-- Отрывок --
------------------------------------------------------------
Сам художник, надо сказать, видит свое пространство иначе. «Как правило, мои композиции, — говорит он, — всегда строятся на плоскости треугольника — самой устойчивой из фигур. Жесткий треугольник, или квадрат, поделенный на треугольники, — это та пространственная основа, которая постепенно начинает населяться барочными формами»4. Однако на гранях треугольника трудно удержаться, а барочные — то есть антирегулярные — формы своей неожиданной экспрессией способны дезорганизовать любую структуру. Дорога вдруг скручивается рокайльным завитком, поверхность пола, стены или стола выгибается, готовая свернуться в свиток. Архитектурные мотивы, или архитектурные фантазии как отдельная тема появляются у Кочейшвили в 1980-е (серия «Перовое барокко»), но довольно быстро теряют тематическую обособленность: они вторгаются в жизнь персонажей, соединяются с пейзажем, а порой и становятся пейзажем. Затейливая, вензелеобразная линейная конфигурация может оказаться полем, рекой или скалой, рукотворное уже неотличимо и неотделимо от природного: волна, ударяясь о скалу, образует вполне барочный абрис пены — получается, что культура только ловит и удерживает эти мгновенные ландшафтные состояния, превращая их в свои постоянные, непреложные знаки. Знаки барочного порыва, воли — и знаки упорядоченности, конструктивистских плоскостей и углов. В работах Бориса Кочейшвили они сталкиваются, проникают друг в друга, вступают в диалог.
------------------------------------------------------------
-- Набор заданий --
**A.** Почему, по словам художника, его композиции всегда строятся на плоскости треугольника? Объясните по отрывку в одном–трех предложениях.
**B.** В какое десятилетие, согласно отрывку, архитектурные фантазии появляются у Кочейшвили как отдельная тема?
------------------------------------------------------------
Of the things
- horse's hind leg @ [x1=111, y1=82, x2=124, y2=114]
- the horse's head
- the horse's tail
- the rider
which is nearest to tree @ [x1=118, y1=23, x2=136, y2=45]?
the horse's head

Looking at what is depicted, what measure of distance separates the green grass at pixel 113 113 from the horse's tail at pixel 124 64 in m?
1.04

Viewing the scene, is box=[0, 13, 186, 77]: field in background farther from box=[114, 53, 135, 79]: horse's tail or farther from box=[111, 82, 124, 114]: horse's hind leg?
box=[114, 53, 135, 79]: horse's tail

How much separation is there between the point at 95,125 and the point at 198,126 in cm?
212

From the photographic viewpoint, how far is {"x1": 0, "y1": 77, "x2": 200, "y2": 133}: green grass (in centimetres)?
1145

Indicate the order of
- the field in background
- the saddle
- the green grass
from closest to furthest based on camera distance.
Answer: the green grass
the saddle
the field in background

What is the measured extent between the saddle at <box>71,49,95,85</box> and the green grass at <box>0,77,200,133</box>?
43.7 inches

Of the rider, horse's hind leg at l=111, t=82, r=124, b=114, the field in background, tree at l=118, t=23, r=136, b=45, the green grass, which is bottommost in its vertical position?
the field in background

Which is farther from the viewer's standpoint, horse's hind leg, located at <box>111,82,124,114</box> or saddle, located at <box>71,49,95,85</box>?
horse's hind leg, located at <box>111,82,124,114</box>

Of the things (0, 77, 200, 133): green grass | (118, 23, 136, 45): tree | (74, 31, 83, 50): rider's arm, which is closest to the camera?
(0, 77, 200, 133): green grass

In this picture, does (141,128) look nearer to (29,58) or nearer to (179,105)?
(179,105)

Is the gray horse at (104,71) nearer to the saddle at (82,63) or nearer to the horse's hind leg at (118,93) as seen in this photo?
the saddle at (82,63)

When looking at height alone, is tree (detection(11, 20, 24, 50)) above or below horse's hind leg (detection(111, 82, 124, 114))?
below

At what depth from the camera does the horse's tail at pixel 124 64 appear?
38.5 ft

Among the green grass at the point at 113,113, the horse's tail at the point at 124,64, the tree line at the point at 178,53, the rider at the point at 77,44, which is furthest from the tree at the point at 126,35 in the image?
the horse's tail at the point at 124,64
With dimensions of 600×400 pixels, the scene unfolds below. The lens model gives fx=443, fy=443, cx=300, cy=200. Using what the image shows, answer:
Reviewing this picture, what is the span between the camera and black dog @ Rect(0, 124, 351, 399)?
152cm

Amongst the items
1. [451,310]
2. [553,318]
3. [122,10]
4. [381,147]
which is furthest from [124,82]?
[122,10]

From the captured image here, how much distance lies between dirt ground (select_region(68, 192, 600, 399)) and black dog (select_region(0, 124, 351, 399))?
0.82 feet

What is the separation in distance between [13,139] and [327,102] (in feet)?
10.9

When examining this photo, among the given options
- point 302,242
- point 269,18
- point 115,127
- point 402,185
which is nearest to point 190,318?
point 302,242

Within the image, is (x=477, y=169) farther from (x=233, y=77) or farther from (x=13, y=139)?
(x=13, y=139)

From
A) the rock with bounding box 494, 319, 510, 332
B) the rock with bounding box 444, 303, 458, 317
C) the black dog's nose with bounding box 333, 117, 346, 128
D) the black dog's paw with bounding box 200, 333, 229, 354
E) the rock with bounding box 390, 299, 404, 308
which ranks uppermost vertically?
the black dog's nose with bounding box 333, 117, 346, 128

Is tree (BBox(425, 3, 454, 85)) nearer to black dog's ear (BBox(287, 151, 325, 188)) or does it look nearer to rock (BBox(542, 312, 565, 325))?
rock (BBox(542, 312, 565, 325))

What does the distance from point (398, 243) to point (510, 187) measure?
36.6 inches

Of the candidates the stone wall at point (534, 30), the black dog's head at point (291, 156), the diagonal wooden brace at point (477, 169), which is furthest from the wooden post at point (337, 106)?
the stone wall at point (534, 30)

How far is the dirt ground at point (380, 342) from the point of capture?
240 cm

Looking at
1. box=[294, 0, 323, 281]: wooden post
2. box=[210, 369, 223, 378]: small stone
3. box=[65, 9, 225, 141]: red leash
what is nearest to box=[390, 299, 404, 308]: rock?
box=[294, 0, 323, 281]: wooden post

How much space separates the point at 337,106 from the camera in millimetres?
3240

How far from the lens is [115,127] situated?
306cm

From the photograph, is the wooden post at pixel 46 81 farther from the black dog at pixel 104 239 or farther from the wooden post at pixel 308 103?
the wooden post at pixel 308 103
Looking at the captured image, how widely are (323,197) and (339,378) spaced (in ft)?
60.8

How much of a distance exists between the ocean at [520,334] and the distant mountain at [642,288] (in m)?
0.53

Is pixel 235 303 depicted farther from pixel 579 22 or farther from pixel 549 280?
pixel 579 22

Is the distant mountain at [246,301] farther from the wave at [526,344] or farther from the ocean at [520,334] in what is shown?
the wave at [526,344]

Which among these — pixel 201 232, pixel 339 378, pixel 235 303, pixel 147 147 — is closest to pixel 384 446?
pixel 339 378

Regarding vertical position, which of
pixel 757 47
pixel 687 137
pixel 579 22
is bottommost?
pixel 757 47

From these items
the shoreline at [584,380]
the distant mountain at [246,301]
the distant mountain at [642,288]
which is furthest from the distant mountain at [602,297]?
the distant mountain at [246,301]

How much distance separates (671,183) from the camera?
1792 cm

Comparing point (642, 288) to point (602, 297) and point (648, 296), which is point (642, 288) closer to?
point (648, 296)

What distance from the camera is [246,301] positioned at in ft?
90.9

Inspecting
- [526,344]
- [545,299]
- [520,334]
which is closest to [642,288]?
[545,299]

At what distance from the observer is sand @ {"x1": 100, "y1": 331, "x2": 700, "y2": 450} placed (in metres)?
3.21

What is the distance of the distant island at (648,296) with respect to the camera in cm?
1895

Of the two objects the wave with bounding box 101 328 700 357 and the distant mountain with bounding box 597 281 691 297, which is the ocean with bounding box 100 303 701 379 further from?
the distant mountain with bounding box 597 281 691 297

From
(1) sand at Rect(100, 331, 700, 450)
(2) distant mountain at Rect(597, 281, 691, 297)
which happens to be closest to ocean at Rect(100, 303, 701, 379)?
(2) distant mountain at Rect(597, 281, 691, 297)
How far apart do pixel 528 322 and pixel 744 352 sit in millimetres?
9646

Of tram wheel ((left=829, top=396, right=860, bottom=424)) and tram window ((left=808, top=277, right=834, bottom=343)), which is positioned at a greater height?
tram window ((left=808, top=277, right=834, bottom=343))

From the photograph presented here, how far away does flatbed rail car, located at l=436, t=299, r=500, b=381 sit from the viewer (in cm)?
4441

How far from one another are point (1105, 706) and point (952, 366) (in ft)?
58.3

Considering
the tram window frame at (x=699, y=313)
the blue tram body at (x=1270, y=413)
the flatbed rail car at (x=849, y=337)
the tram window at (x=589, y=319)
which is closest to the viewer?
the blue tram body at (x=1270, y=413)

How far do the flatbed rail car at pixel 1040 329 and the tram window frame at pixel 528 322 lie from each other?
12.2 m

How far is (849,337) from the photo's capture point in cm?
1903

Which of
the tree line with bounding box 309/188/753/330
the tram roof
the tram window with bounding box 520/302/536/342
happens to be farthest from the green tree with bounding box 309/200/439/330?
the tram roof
------------------------------------------------------------
-- Решения заданий --
**A.** Художник называет треугольник самой устойчивой из фигур. Поэтому жесткий треугольник или квадрат, поделенный на треугольники, служит ему пространственной основой, которую постепенно начинают населять барочные формы.

**B.** В 1980-е годы, в серии «Перовое барокко».